| Given records |
········
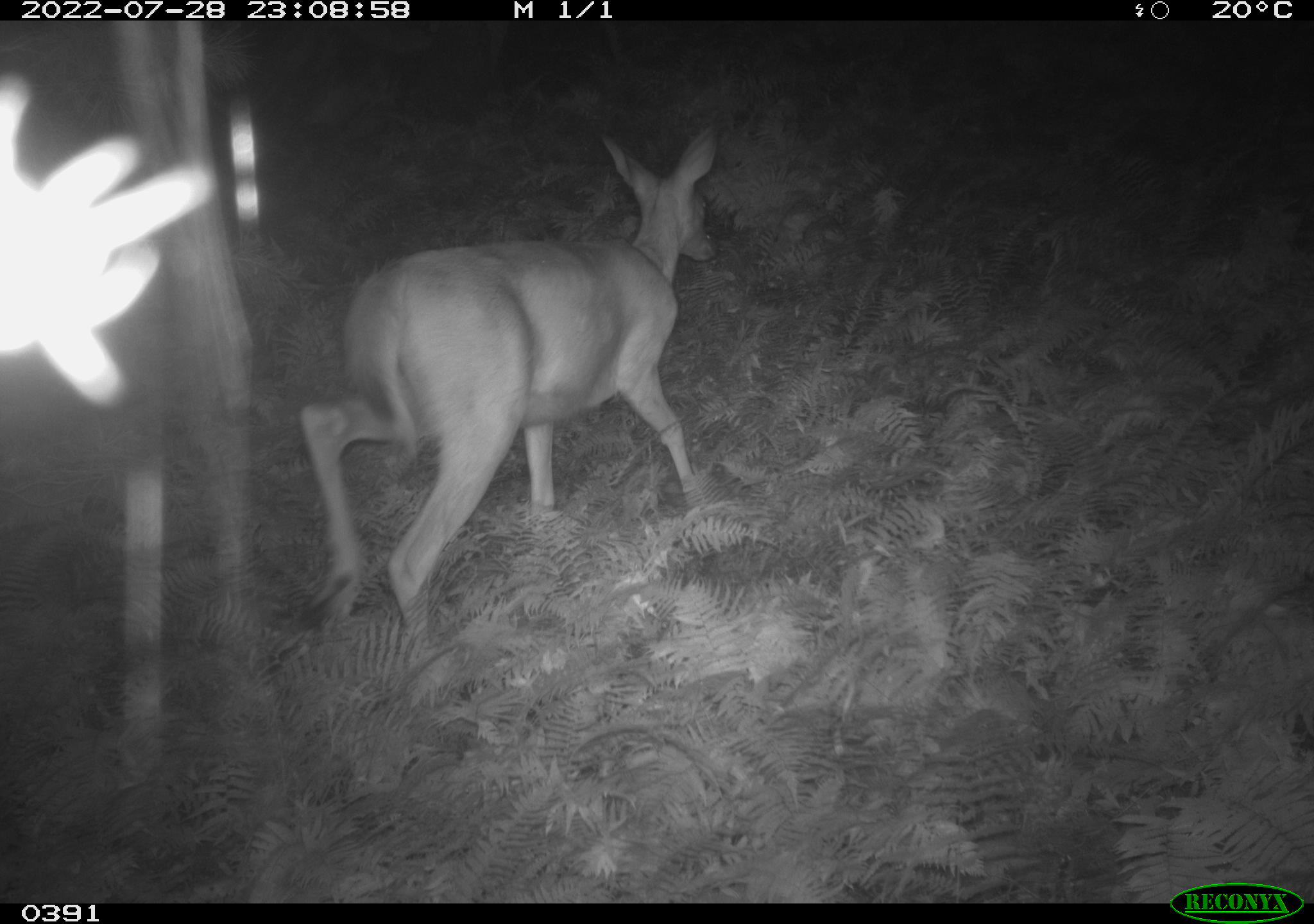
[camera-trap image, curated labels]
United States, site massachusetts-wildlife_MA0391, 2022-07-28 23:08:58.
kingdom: Animalia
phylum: Chordata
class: Mammalia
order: Artiodactyla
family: Cervidae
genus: Odocoileus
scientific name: Odocoileus virginianus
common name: white-tailed deer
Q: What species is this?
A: White-tailed deer (Odocoileus virginianus).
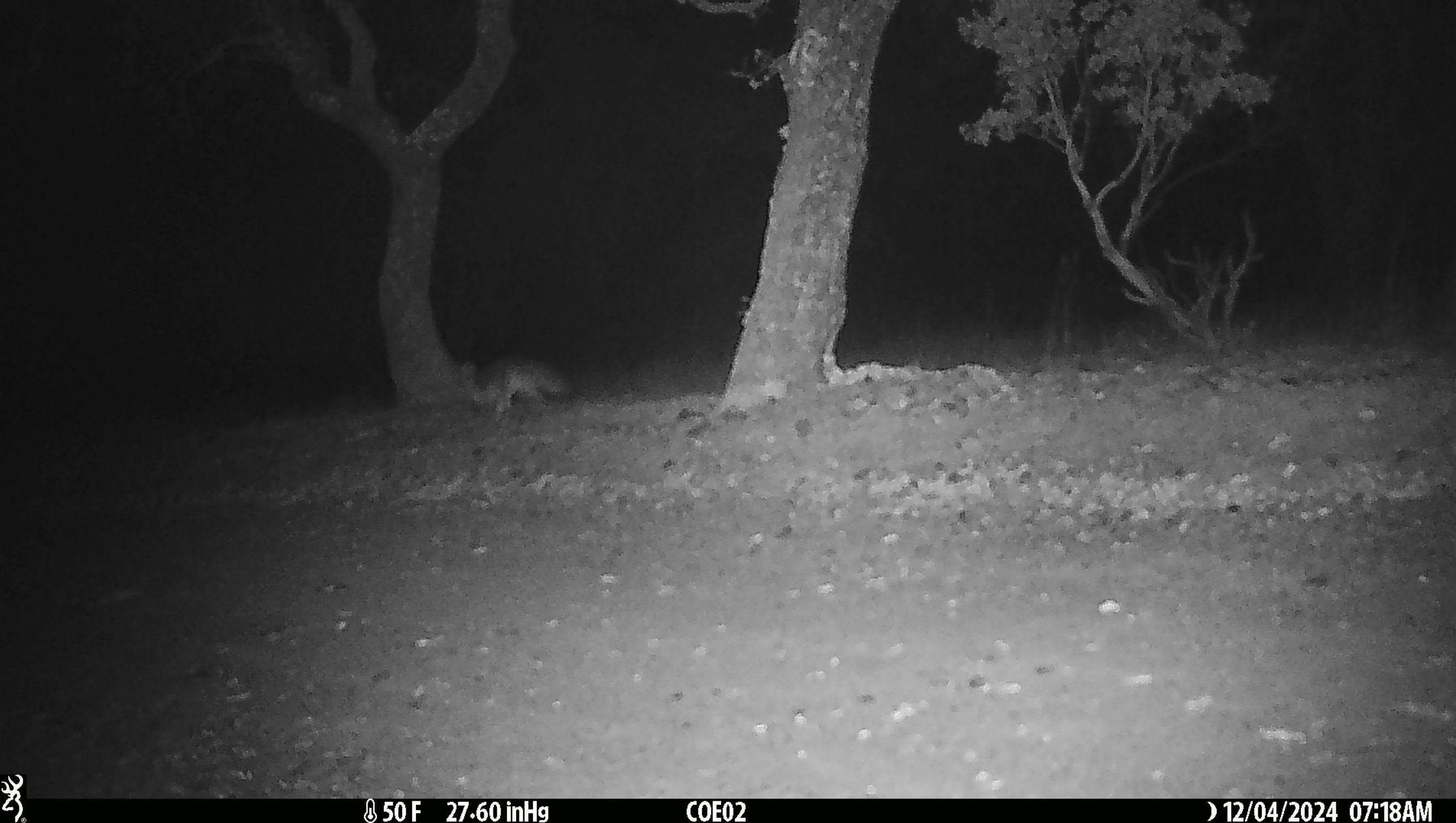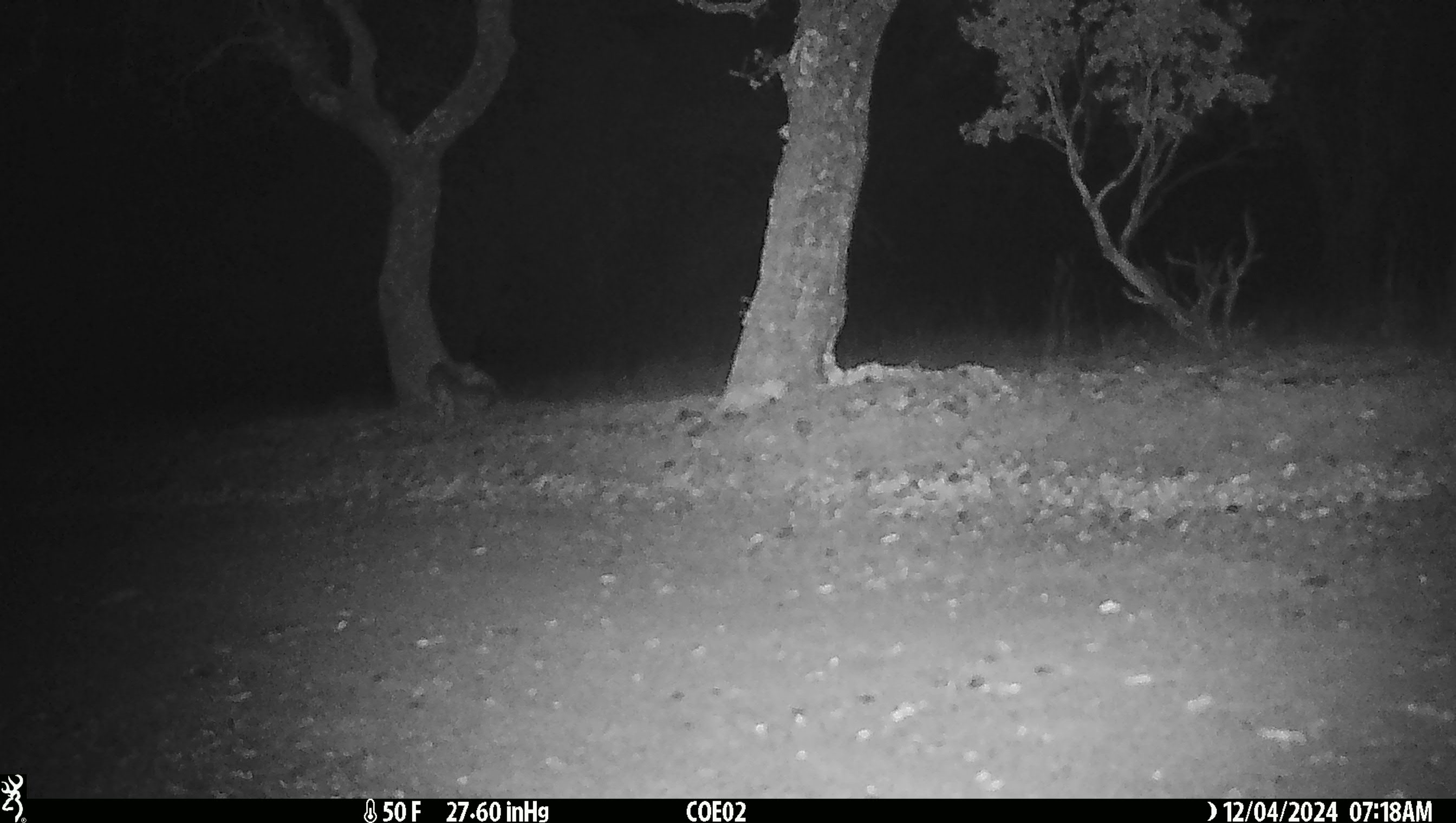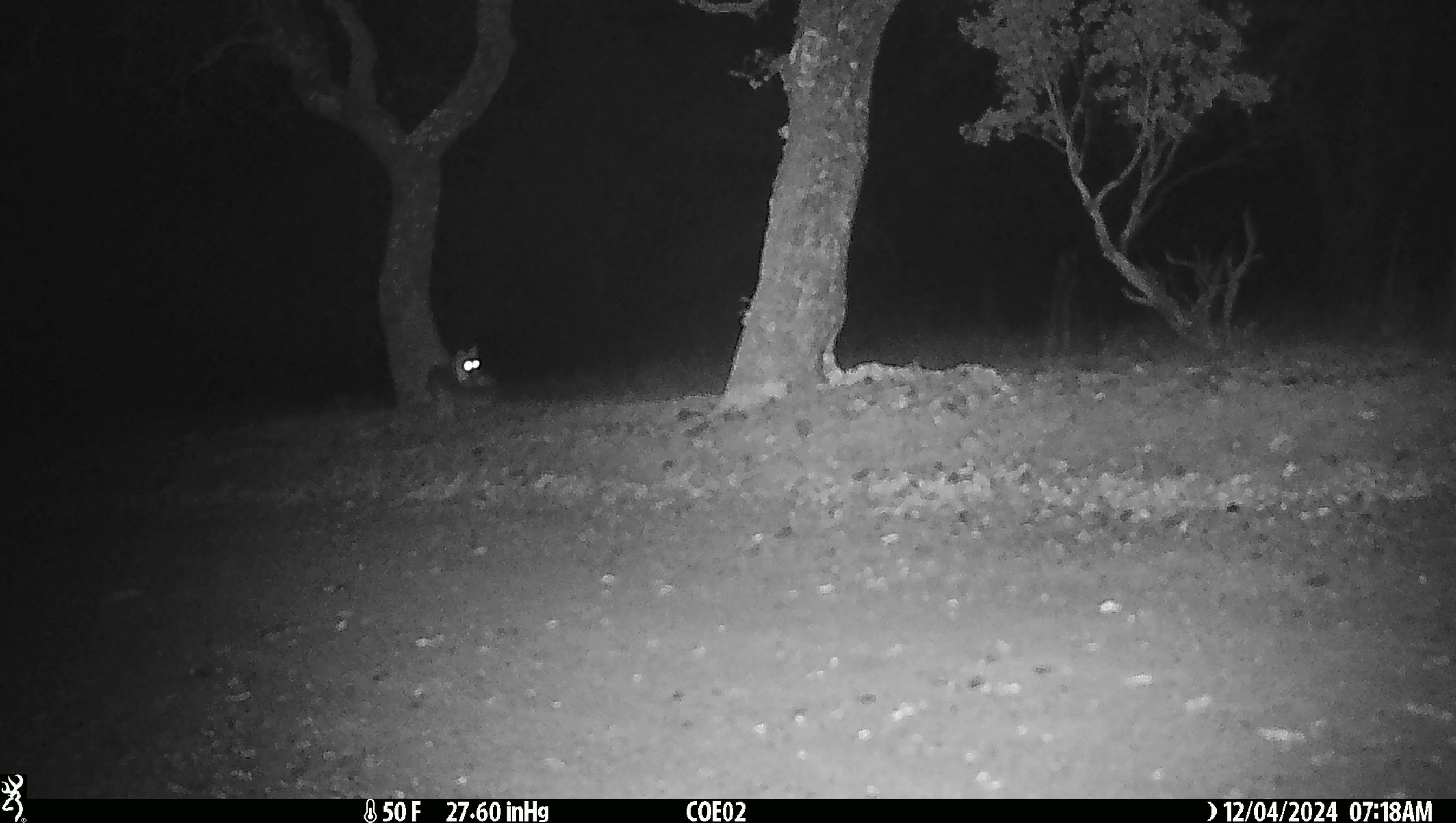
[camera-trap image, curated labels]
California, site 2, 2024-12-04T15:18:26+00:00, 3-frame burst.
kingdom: Animalia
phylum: Chordata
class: Mammalia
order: Carnivora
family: Canidae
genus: Urocyon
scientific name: Urocyon cinereoargenteus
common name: gray fox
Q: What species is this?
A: Gray fox (Urocyon cinereoargenteus).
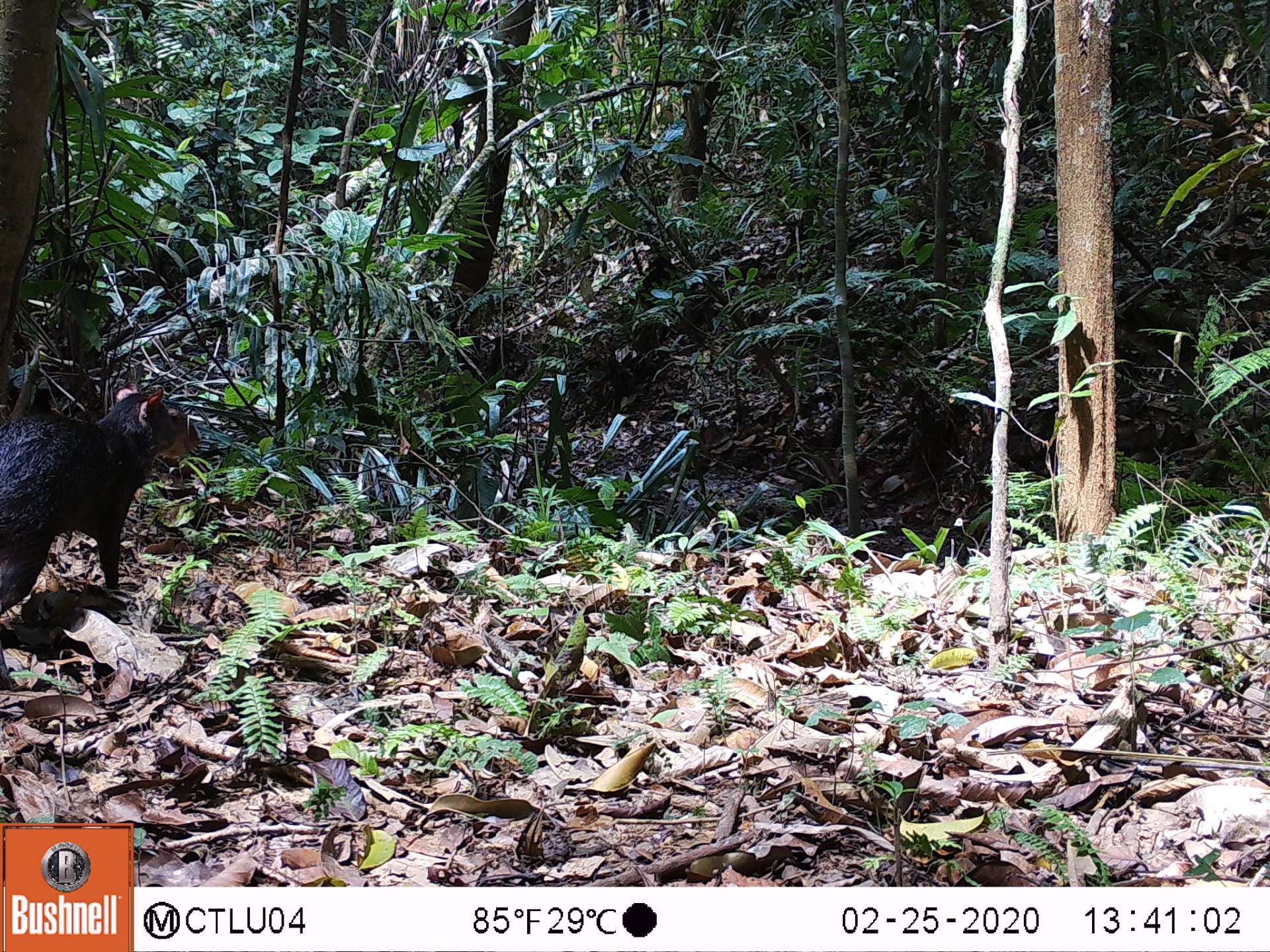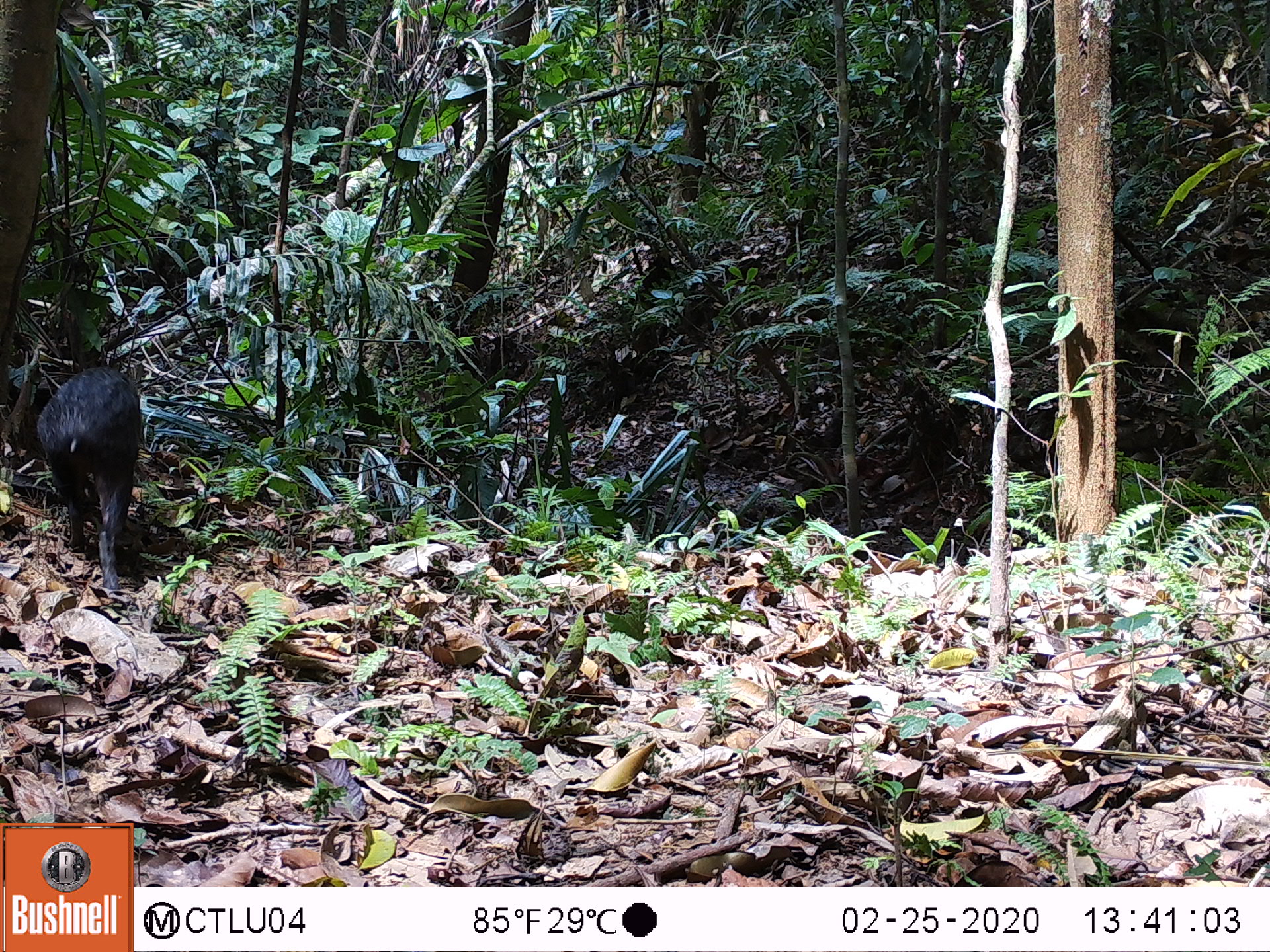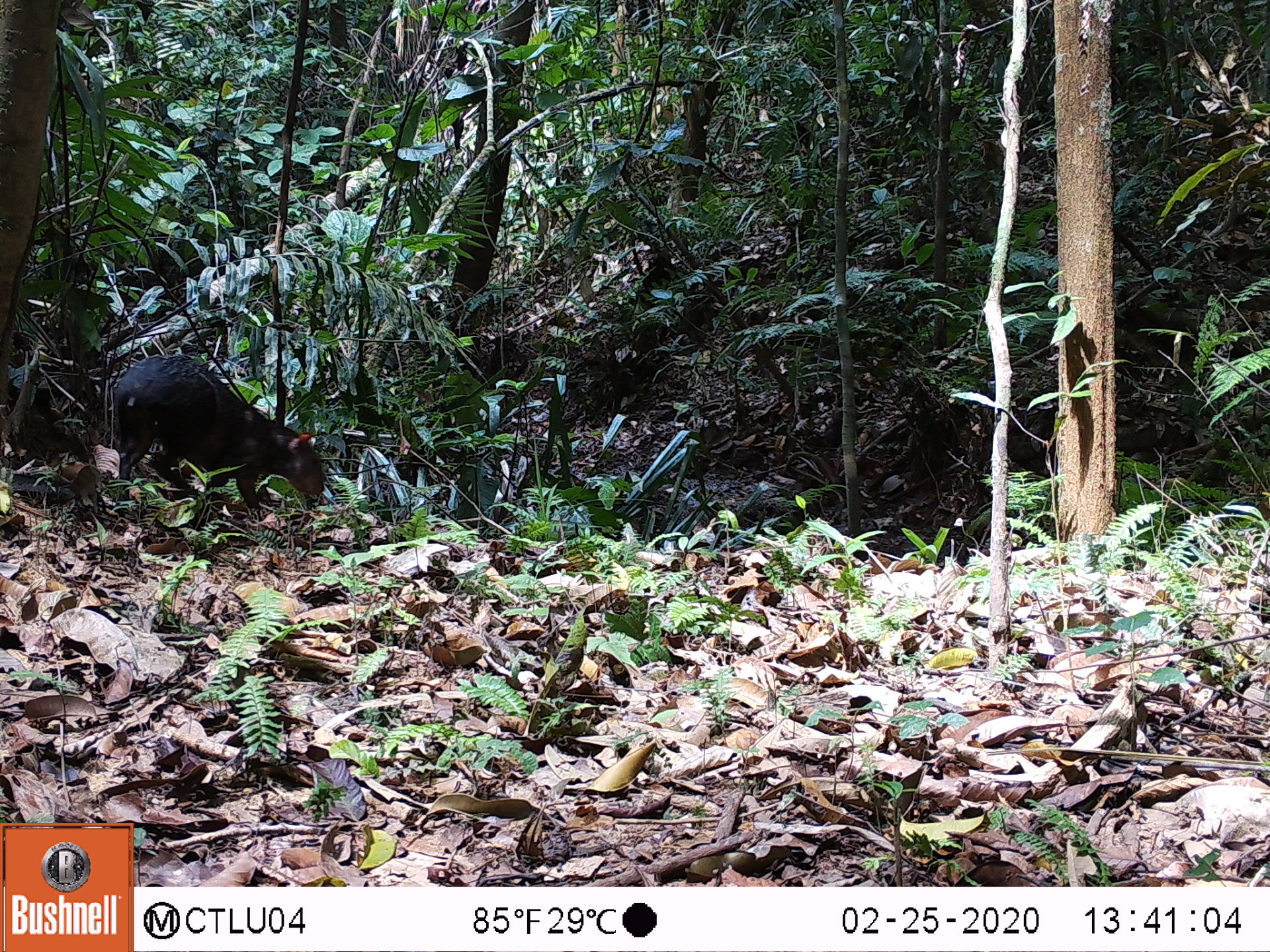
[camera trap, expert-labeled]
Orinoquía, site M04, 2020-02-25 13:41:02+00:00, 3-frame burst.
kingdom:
········
Copy the entries exactly. Leave out the images.

| Answer space |
[camera-trap image, curated labels]
United States, site massachusetts-wildlife_MA0391, 2022-07-28 23:08:58.
kingdom: Animalia
phylum: Chordata
class: Mammalia
order: Artiodactyla
family: Cervidae
genus: Odocoileus
scientific name: Odocoileus virginianus
common name: white-tailed deer
Q: What species is this?
A: White-tailed deer (Odocoileus virginianus).
[camera-trap image, curated labels]
California, site 2, 2024-12-04T15:18:26+00:00, 3-frame burst.
kingdom: Animalia
phylum: Chordata
class: Mammalia
order: Carnivora
family: Canidae
genus: Urocyon
scientific name: Urocyon cinereoargenteus
common name: gray fox
Q: What species is this?
A: Gray fox (Urocyon cinereoargenteus).
[camera trap, expert-labeled]
Orinoquía, site M04, 2020-02-25 13:41:02+00:00, 3-frame burst.
kingdom:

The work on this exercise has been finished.